Not This Year. That was the message the New Hampshire House of Representatives sent supporters of a legislative push that would have made the state the first in the country to allow residents to pay their taxes using bitcoin.
The bill, HR552, introduced last year by New Hampshire State Representative Eric Schleien (R), was voted down last month by a vote of 264 to 74. The bill would have required the state’s treasurer to “develop an implementation plan for the state to accept bitcoin as payment for taxes and fees.”
Bitcoin first appeared on the global currency scene in 2009. Bitcoin is a digital currency which means that you don’t rely on an exchange of paper for transactions and there is no centralized bank that records your transaction. Instead, bitcoins are stored in a digital “wallet” which can be found on your computer. You spend bitcoins just as you would dollars on everything from shopping for furniture on Overstock.com to booking a vacation on Expedia.
While the popularity of Bitcoin is spreading, the government and taxing authorities have been slow to embrace the virtual currency. The IRS does not accept bitcoins as direct payment for your tax obligations nor do any states (though you can pay taxes and fees in some instances using payment processors). Schleien was hopeful that New Hampshire would be the first to accept the currency as payment for taxes and fees, calling the approach “innovative”.
While at work on the bill, Schleien worked to educate the public and his colleagues about Bitcoin, specifically addressing the issues of risks and costs. By using a third party payment processor like BitPay, he noted that there would be “no cost to the state” and “no risk to the state”. The conversion to dollars would be automatic, eliminating concerns about volatility.
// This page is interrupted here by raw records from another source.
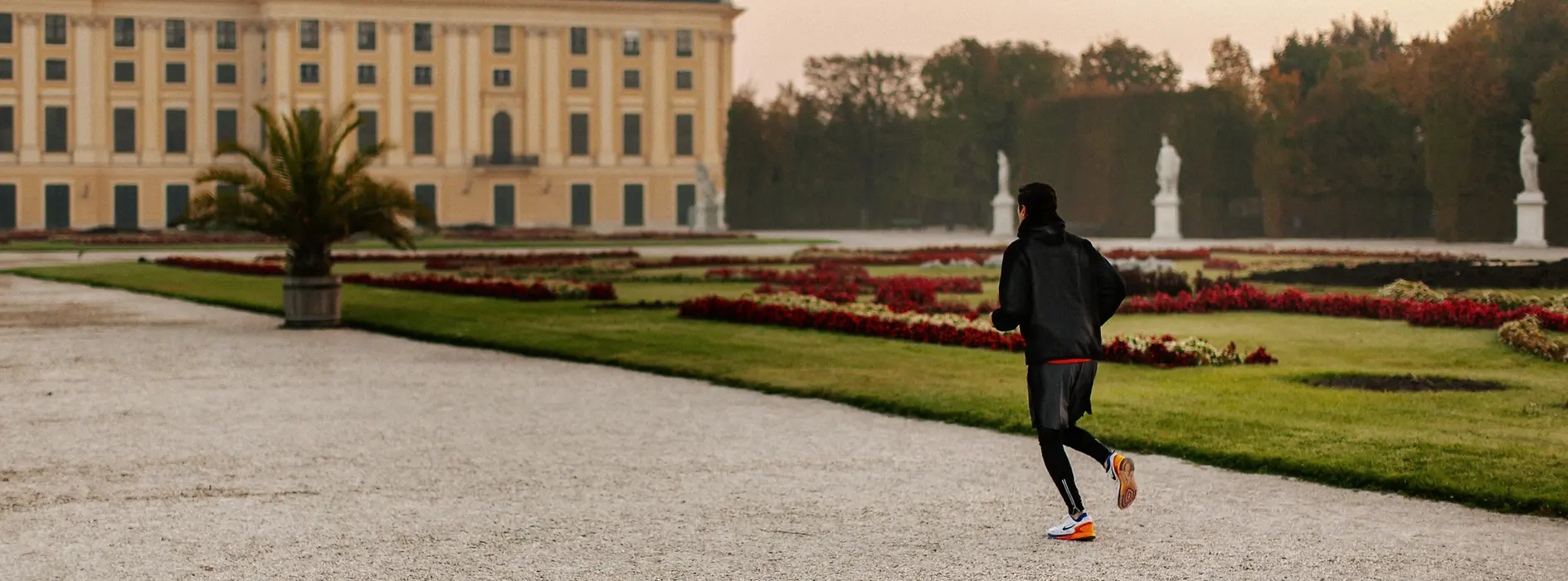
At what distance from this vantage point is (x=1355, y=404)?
36.1 ft

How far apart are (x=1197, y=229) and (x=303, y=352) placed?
46050 mm

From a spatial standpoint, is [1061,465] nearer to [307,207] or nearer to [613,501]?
[613,501]

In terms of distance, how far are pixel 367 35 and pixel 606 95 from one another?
12.0 meters

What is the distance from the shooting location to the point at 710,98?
9156 cm

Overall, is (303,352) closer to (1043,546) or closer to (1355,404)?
(1355,404)

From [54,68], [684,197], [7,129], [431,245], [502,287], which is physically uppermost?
[54,68]

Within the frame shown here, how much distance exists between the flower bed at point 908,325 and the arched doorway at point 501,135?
71.7 m

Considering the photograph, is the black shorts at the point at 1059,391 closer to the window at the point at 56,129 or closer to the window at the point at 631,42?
the window at the point at 631,42

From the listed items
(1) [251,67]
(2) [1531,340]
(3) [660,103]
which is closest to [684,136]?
(3) [660,103]

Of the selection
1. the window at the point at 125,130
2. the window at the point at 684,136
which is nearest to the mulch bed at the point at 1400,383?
the window at the point at 684,136

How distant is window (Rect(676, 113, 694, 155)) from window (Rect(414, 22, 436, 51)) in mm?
12833

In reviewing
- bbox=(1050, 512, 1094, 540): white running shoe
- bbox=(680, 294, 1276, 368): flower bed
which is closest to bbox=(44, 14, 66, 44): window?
bbox=(680, 294, 1276, 368): flower bed

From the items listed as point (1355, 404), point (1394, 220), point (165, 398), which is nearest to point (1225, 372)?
point (1355, 404)

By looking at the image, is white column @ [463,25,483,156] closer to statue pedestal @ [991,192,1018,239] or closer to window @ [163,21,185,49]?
window @ [163,21,185,49]
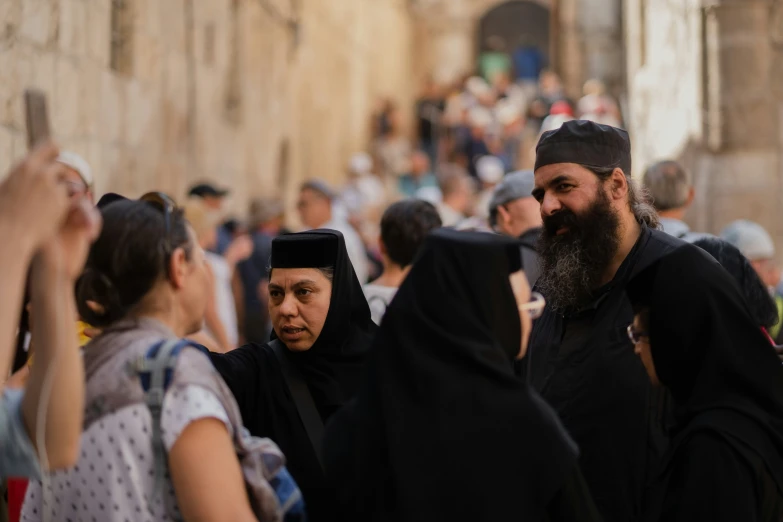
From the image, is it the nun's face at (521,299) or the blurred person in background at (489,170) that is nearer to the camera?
the nun's face at (521,299)

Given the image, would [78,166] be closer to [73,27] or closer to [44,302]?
[44,302]

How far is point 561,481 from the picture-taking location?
2.90 meters

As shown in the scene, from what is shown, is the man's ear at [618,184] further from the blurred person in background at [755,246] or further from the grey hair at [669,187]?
the blurred person in background at [755,246]

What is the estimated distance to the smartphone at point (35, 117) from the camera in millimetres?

Still, the legislature wasn’t ready to bite – yet. Schleien pointed out that 74 representatives voted in favor of the bill, a number he calls “pretty amazing”.
So what’s next? Schleien vows to try again. Now that he knows which of his colleagues aren’t on board with the bill, he can work to change their mind by educating his colleagues and voters about the bill. It could take awhile, he says, perhaps even two to three years. But, he says, “I’ll keep trying until it passes”.
So, what do you think about Bitcoin?
Will we see the day that the IRS, and State governments accept Digital Currency?